LISTING>
——

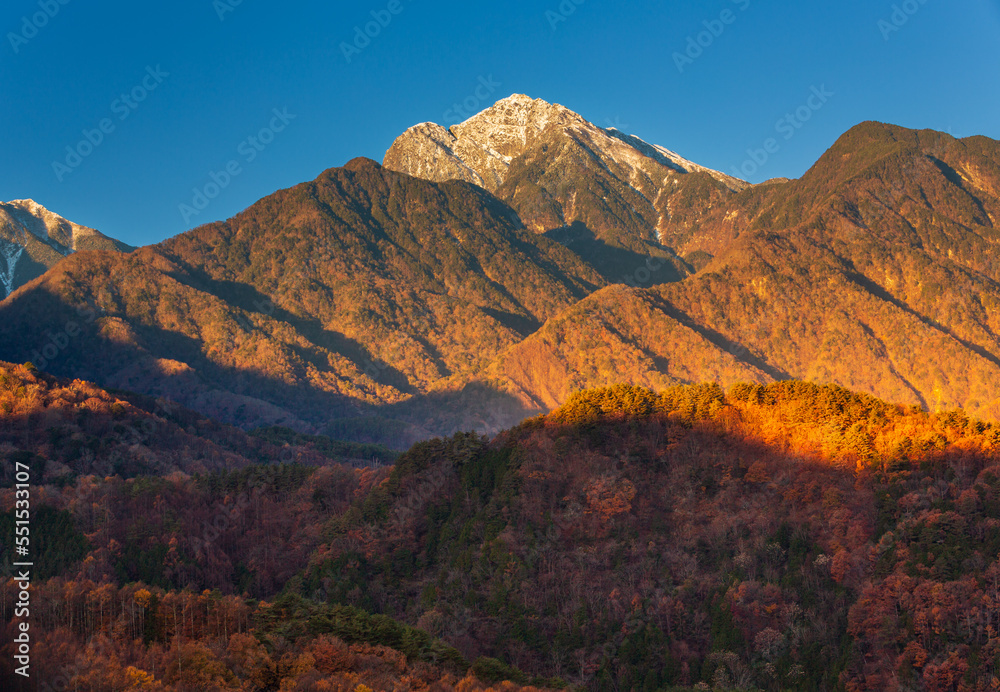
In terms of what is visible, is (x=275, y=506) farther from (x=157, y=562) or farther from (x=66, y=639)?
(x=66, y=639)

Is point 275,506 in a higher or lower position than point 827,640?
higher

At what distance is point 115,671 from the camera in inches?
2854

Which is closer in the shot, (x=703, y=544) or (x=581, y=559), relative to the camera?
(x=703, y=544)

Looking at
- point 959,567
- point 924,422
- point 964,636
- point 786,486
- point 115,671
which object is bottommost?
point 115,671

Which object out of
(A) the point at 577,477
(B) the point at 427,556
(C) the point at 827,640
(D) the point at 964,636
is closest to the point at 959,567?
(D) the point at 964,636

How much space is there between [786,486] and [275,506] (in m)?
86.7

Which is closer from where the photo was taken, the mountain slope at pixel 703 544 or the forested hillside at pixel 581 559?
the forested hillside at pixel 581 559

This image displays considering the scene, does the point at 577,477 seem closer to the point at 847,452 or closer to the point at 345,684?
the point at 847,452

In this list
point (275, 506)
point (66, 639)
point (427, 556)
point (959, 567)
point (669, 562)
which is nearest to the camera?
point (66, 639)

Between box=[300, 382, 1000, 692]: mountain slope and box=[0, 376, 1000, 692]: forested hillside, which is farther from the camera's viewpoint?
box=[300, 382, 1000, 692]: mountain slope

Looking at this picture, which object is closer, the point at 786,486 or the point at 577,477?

——

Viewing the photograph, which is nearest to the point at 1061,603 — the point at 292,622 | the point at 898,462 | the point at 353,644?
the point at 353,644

——

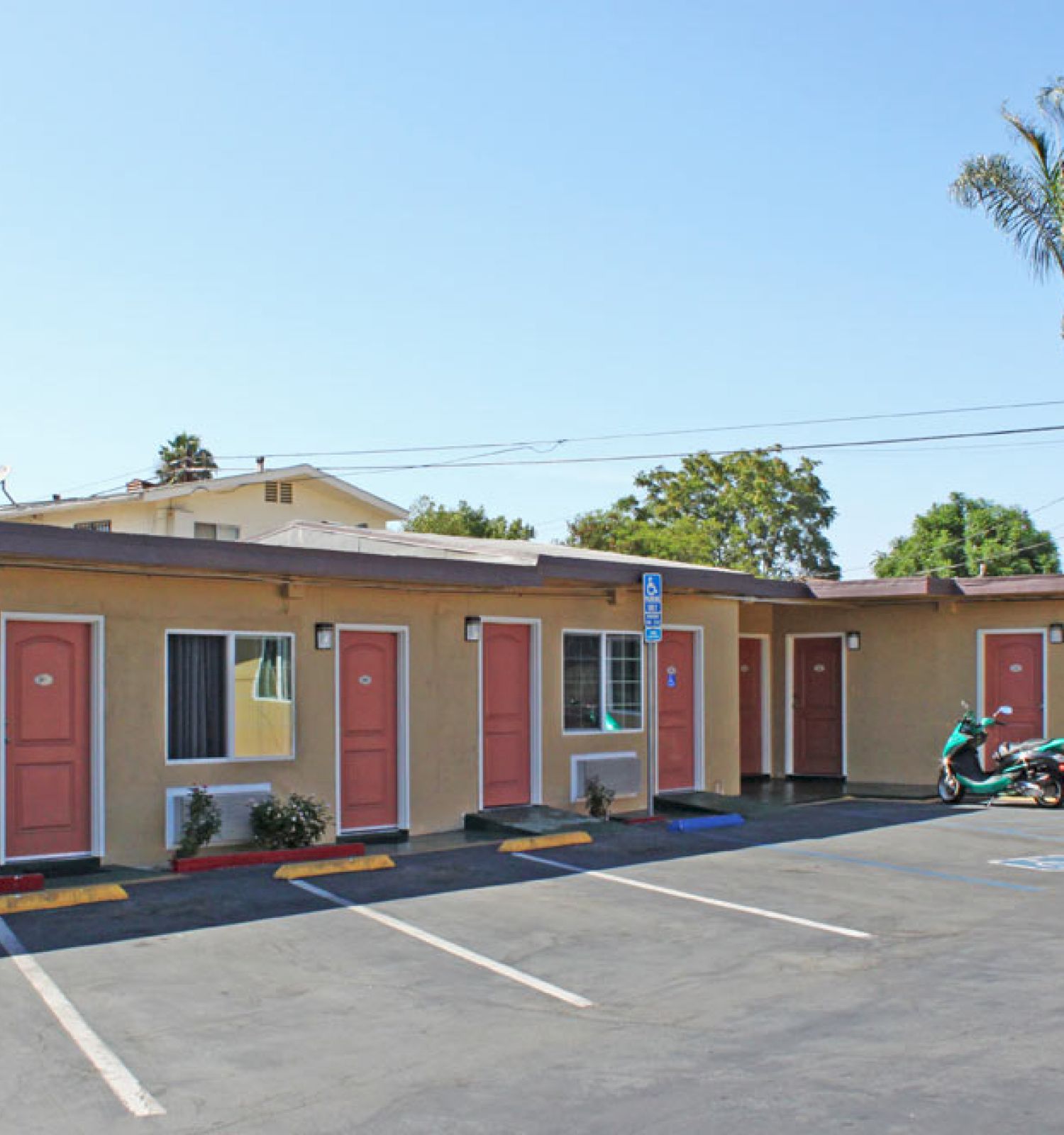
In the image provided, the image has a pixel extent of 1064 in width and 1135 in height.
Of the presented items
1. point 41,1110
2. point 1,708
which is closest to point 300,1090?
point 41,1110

——

DO THIS> How many lines of the records above contain the word "image"? Case counts. Reply with the number alone.

TASK OUTPUT> 2